As the beer cools the pressure will drop in the fermenter and pressure will want to equalise between fermenter and the rest of planet.

Your air lock is unlikely to have the vodka sucked into it during this process, after all when the beer was fermenting the vodka didn't get forced out! and suck back is just the process in reverse.


The issue that is essential is to keep oxygen away from the beer at all costs, so any suck through the airlock lets air in and the issues will commence, hence pressure capable fermenters with positive pressure useful as cold crashing they don't do that.  That nugget doesn't help you though.


This thread does describe a method that will help

[URL unfurl="true"]https://www.homebrewtalk.com/threads/balloon-filled-w-co2-over-airlock-cold-crashing.689428/#post-9052929[/URL]

[URL unfurl="true"]https://www.homebrewtalk.com/threads/novel-suck-back-prevention.689946/[/URL]

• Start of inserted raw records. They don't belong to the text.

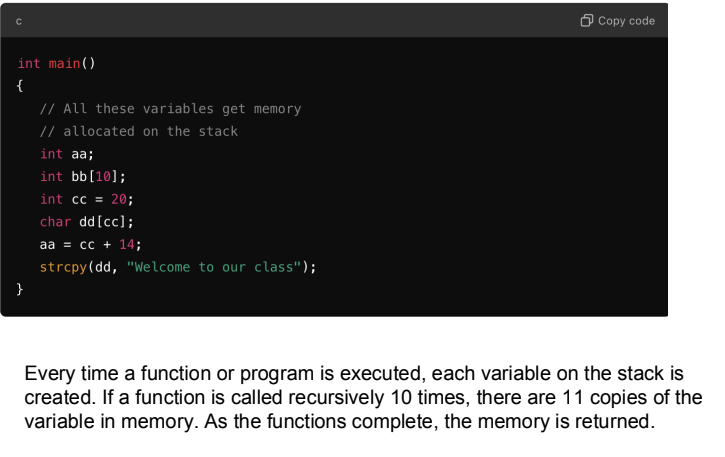 <p>where do variables live in</p>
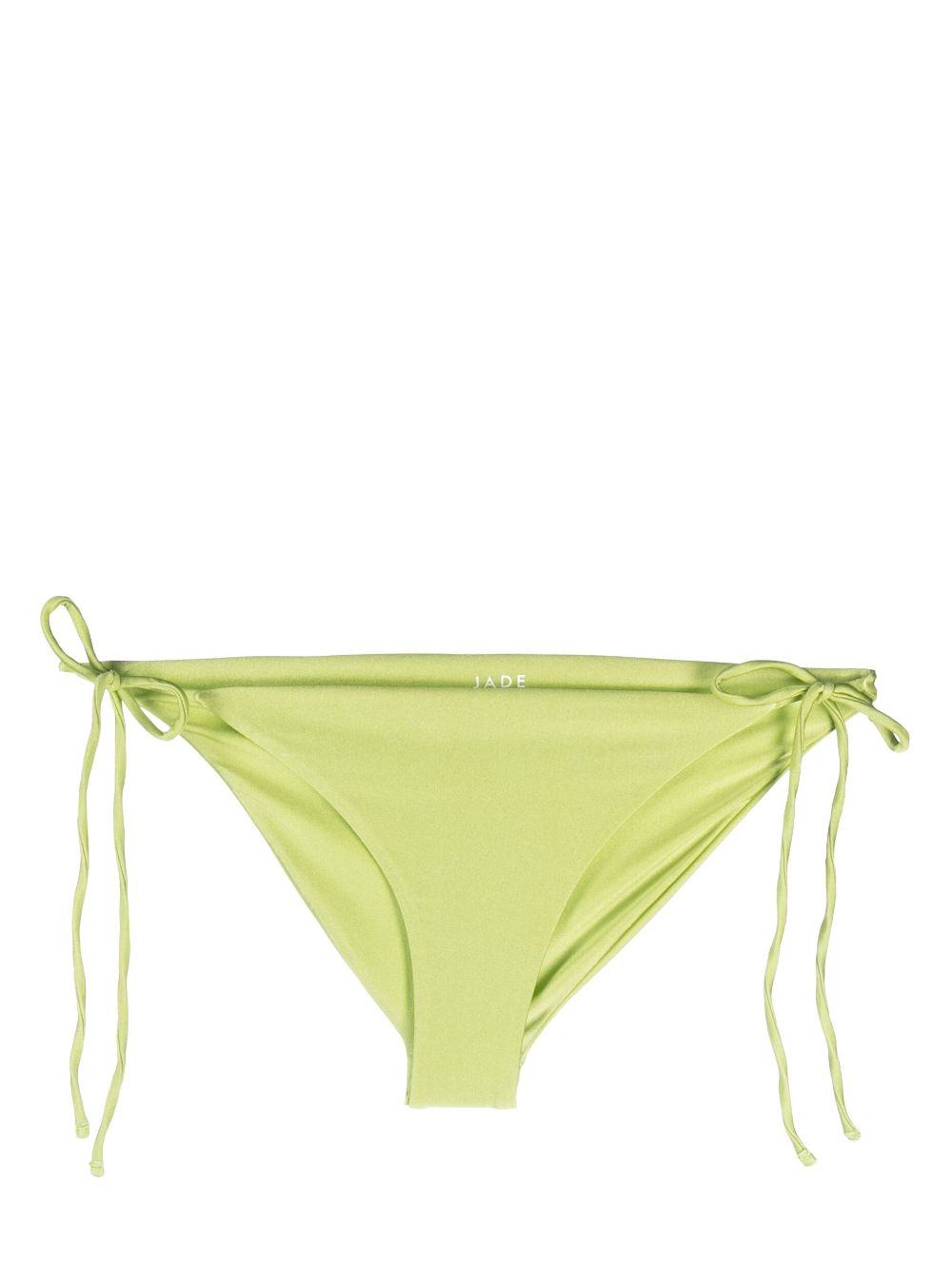 Metallic-sheen side-tie bikini bottoms - Green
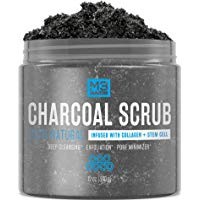 M3 Naturals Activated Charcoal Scrub Infused with Collagen and Stem Cell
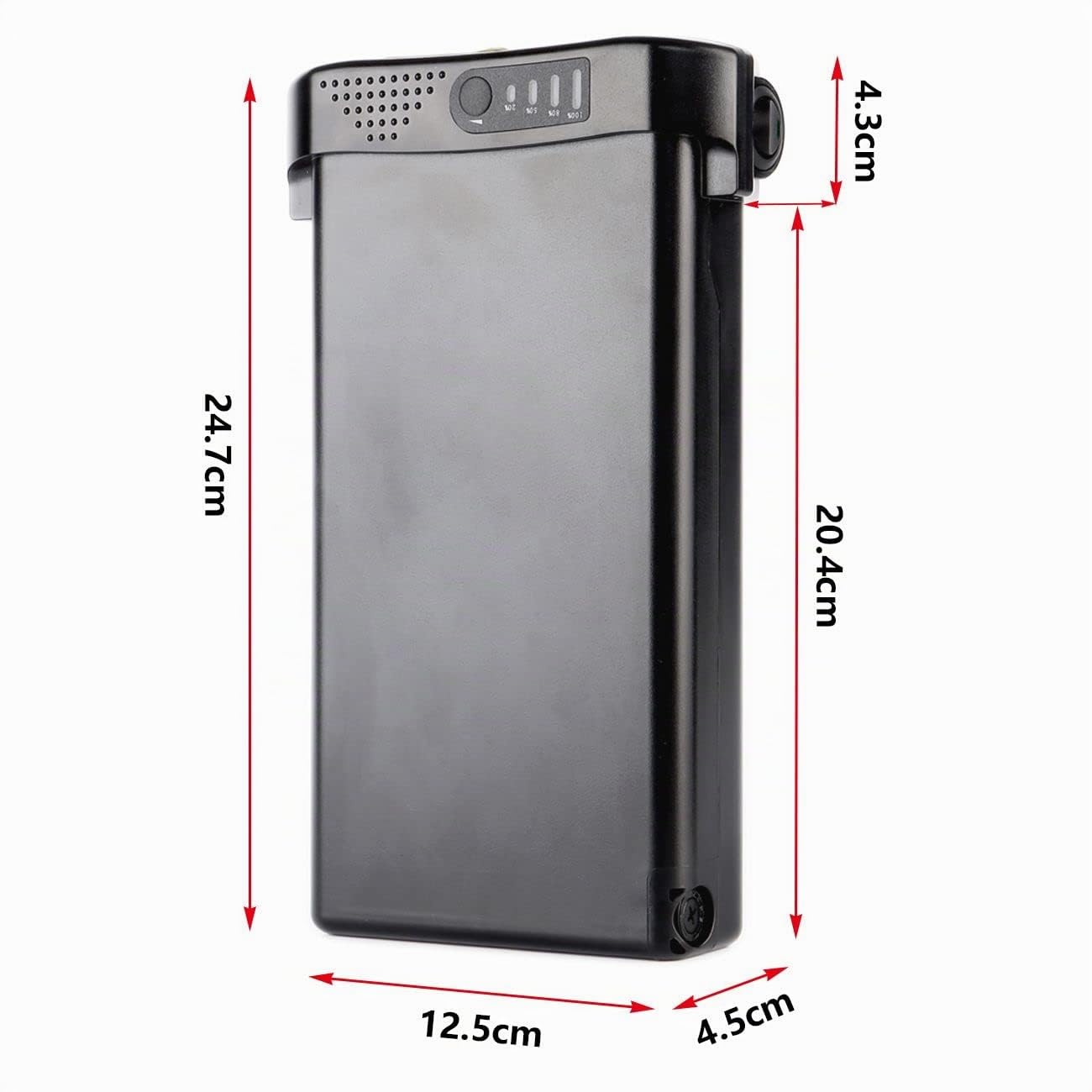 24V 10,4Ah/249Wh Batterie Li-ion pour vélo électrique avec porte-bagages de remplacement pour, entre autres, Ansmann, Mifa, Kreidler, Zündapp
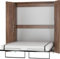 BIM Furniture Wandbett Schrankbett Teddy 160x200 cm Bettschrank, Vertikal Wandklappbett, Schrank mit integriertem Klappbett, Funktionsbett inkl. Lattenrost (Craft Tobaco)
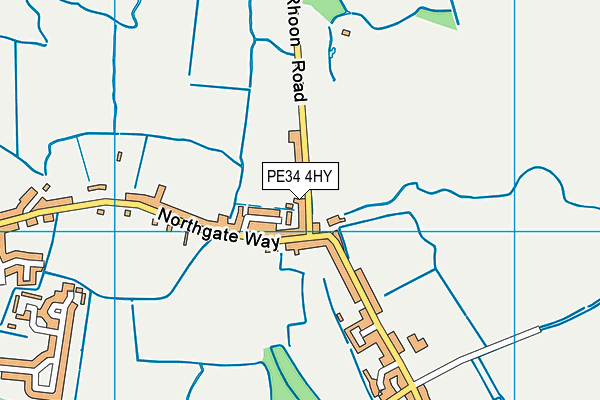 PE34 4HY map - OS VectorMap District (Ordnance Survey)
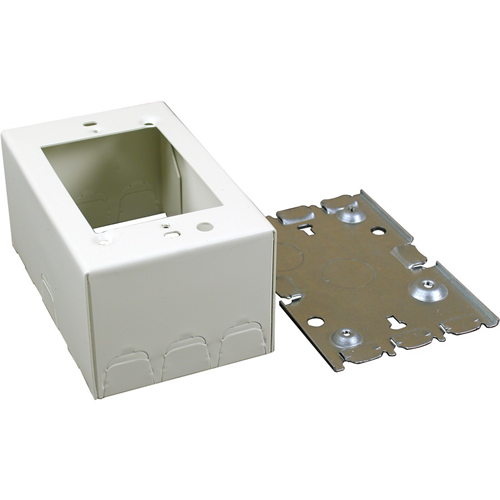 Wiremold 500/700 Single-Gang Deep Switch and Receptacle Box Fitting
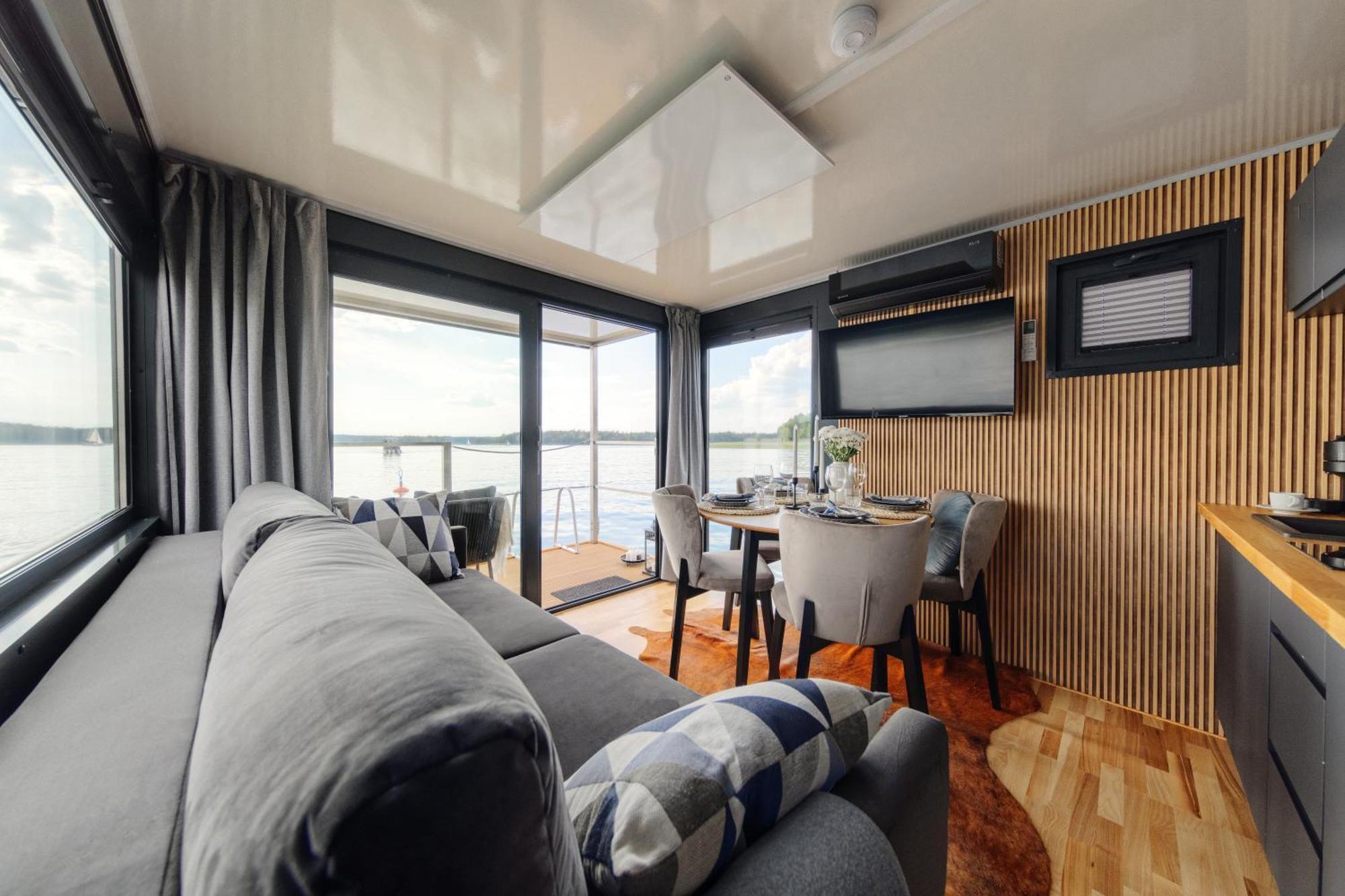 Domek Na Wodzie - Houseboat -Sauna, Taras Na Dachu, Dwie Sypialnie Mikołajki Екстериор снимка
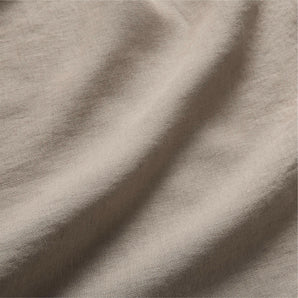 Natural European Flax Certfied Linen Clay Taupe Queen Bed Sheet Set.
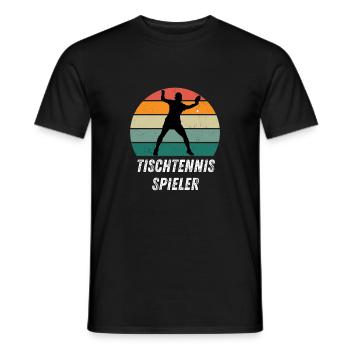 Tischtennisspieler - Männer T-Shirt - Schwarz - Vorne - AI Model Male 178 light (178cm)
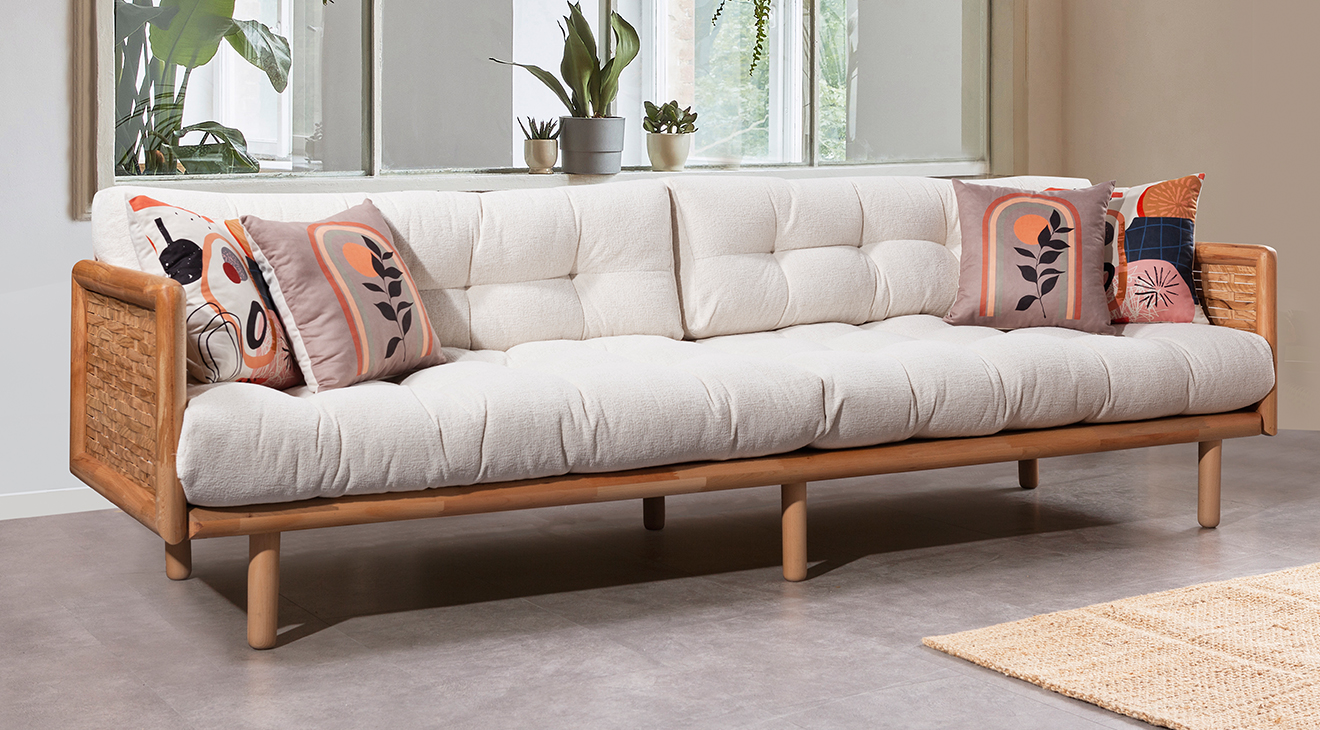 Loft Ahşap Ayaklı Köşe Koltuk Takımı Köşe Koltuk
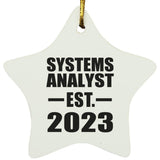 Systems Analyst Established EST. 2023 - Star Ornament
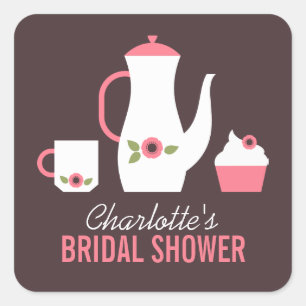 Tea Party Square Sticker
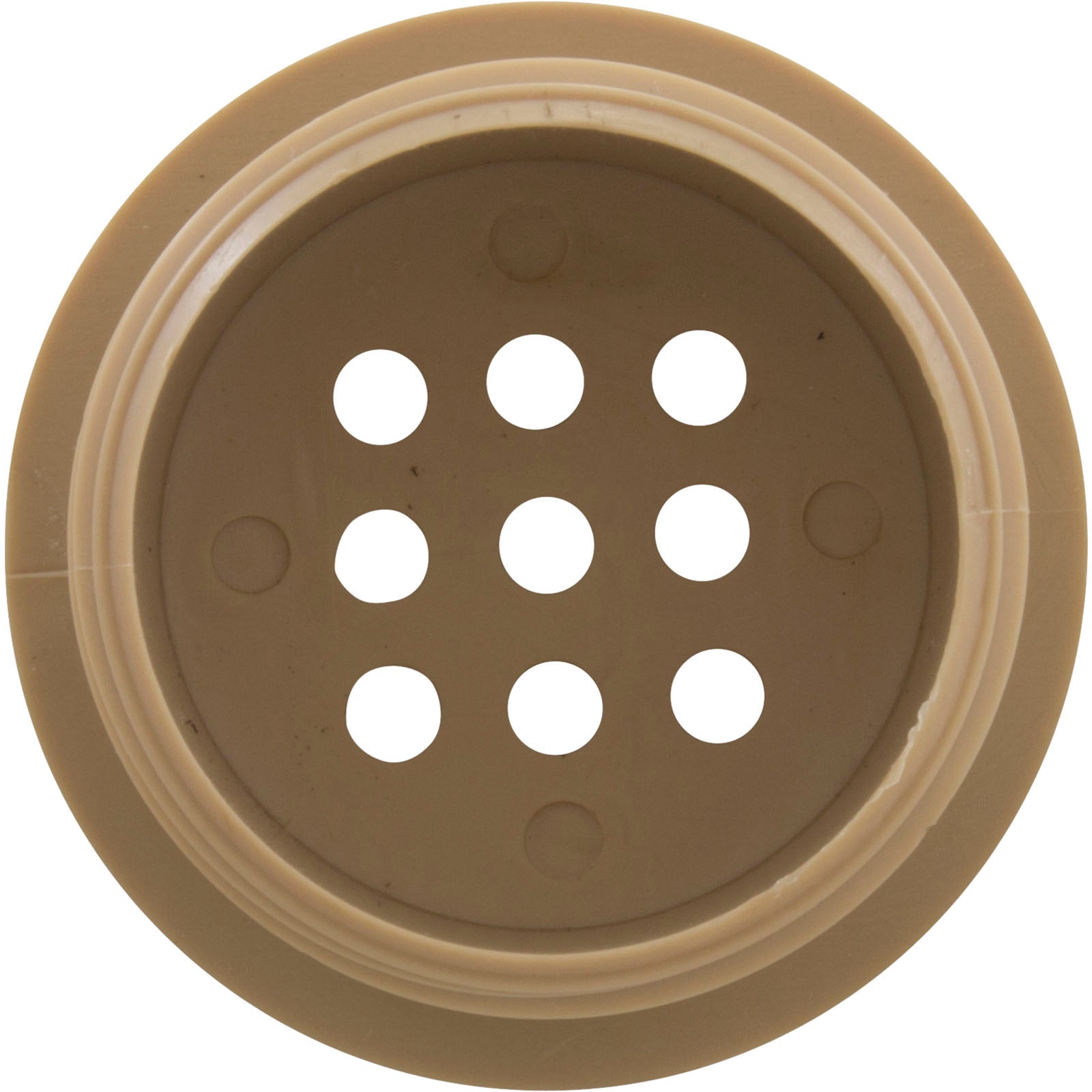 CUSTOM MOLDED PROUDUCTS Custom Molded Products 25503-039-000 Air Injector Cap 1-1/2mpt Tan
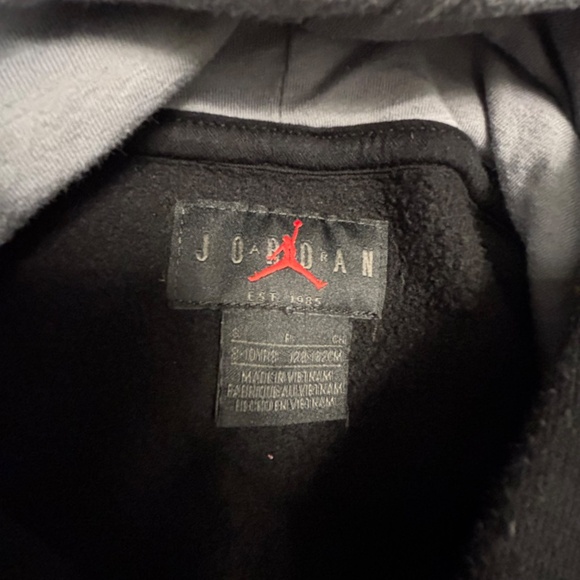 Jordan, Boy's Sweatshirt, Black, Size Small - Picture 3 of 3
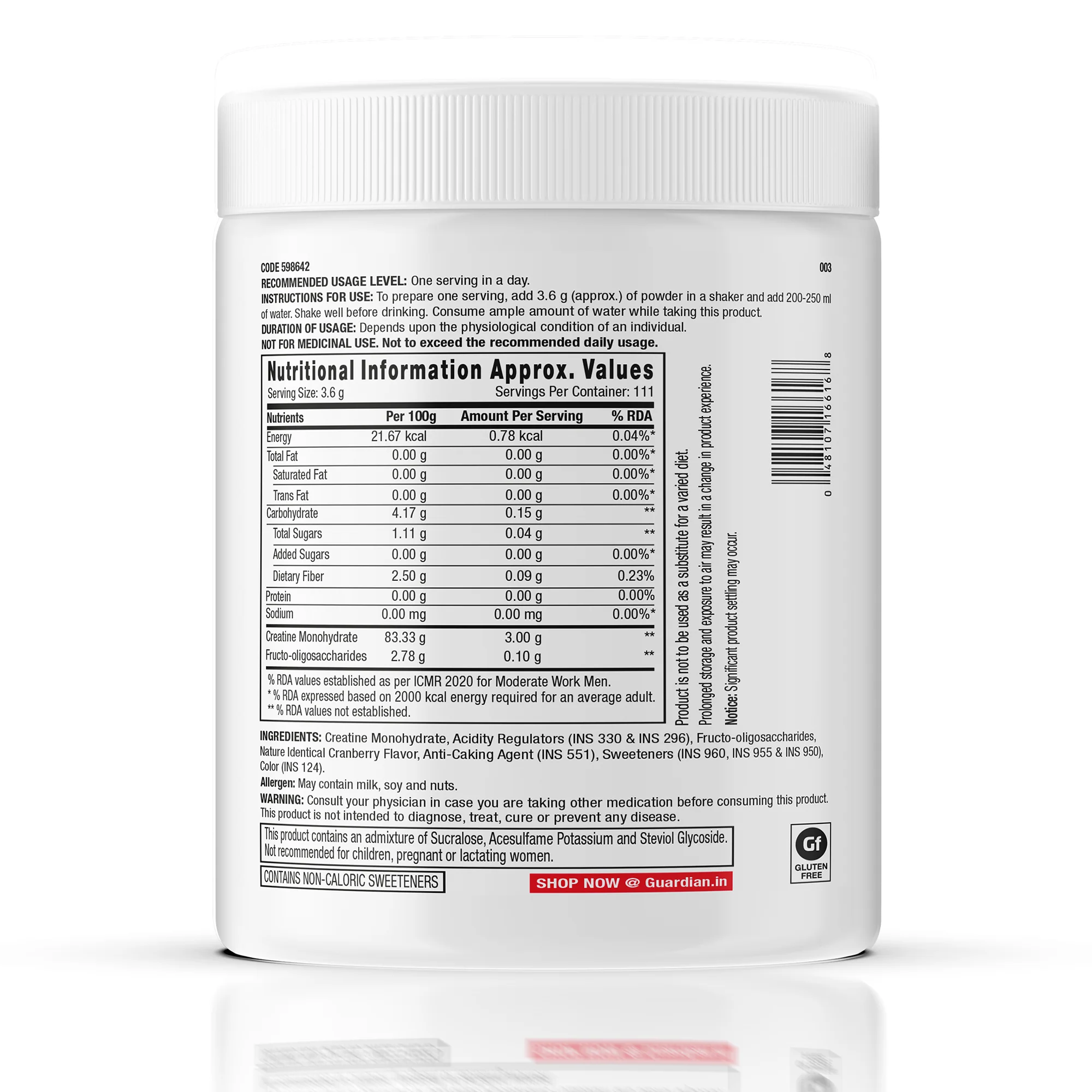 GNC Pro Performance Creatine Monohydrate - Image 123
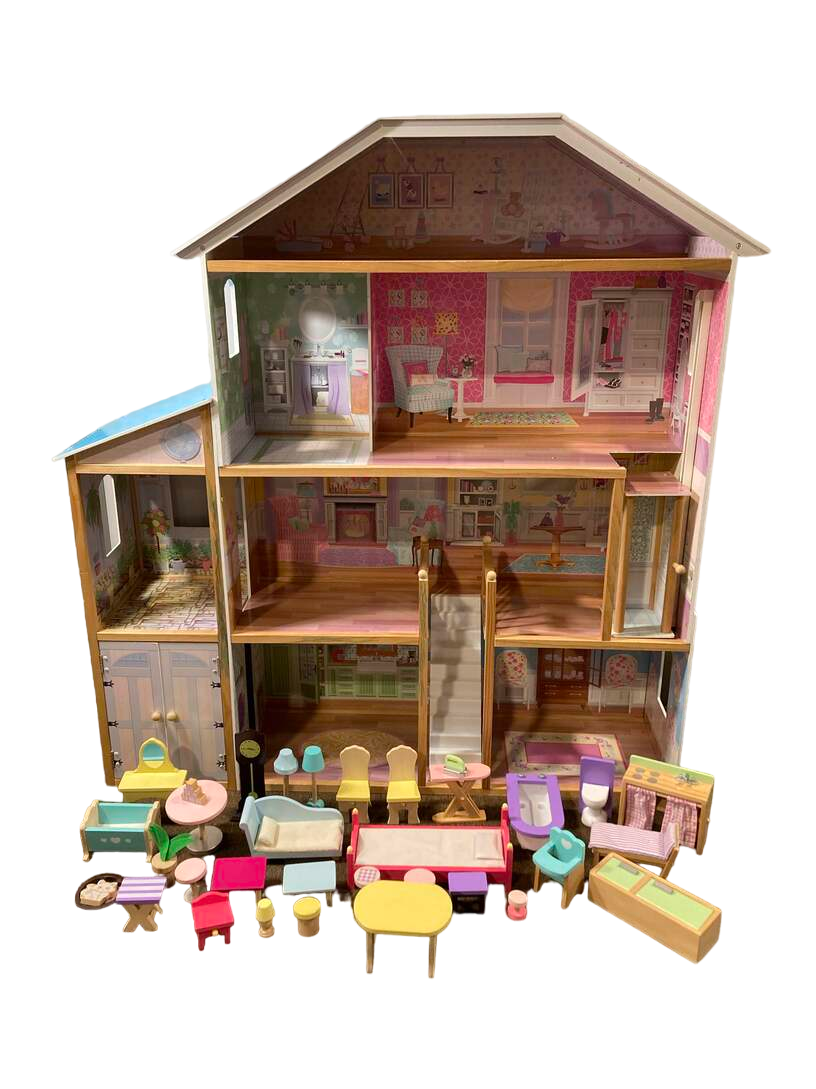 KidKraft Grand View Mansion Dollhouse with EZ Kraft Assembly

You also mention transfer to another vessel to prime good swirl then bottle.

Again this just increases your oxygen beer exposure. I would just cold crash ( with suck back prevn)  if you wanted you could inject some finings thru airlock hole removed and replaced briefly when beer cold and give a shake / swirl with the suckback mitigation in place.

Then when ready to bottle calculate your priming sugar, eg 3g per bottle ( use priming calculator ) then dissolve that in ( say you have 25 bottles ) 125ml of boiling water.

Use a syringe and put 5 ml per bottle, that way each bottle has correct dose and it's dissolved ready to go. Make sure you have a system say clean bottles on bench, prime with sugar put it on floor. That way you won't miss one or double fill one.


Drink your vodka ( not the stuff in the airlock)  and just use some starsan or sod met solution in your airlock next time. You probably sanitise your airlock in starsan anyway not vodka i hope. During ferment the alcohol in vodka will get driven off by the co2 going thru the lock so in the end you probably have just water which you certainly wouldn't want to suck back into fermenter. After all if you leave the vodka bottle unscrewed there's less there after a few months.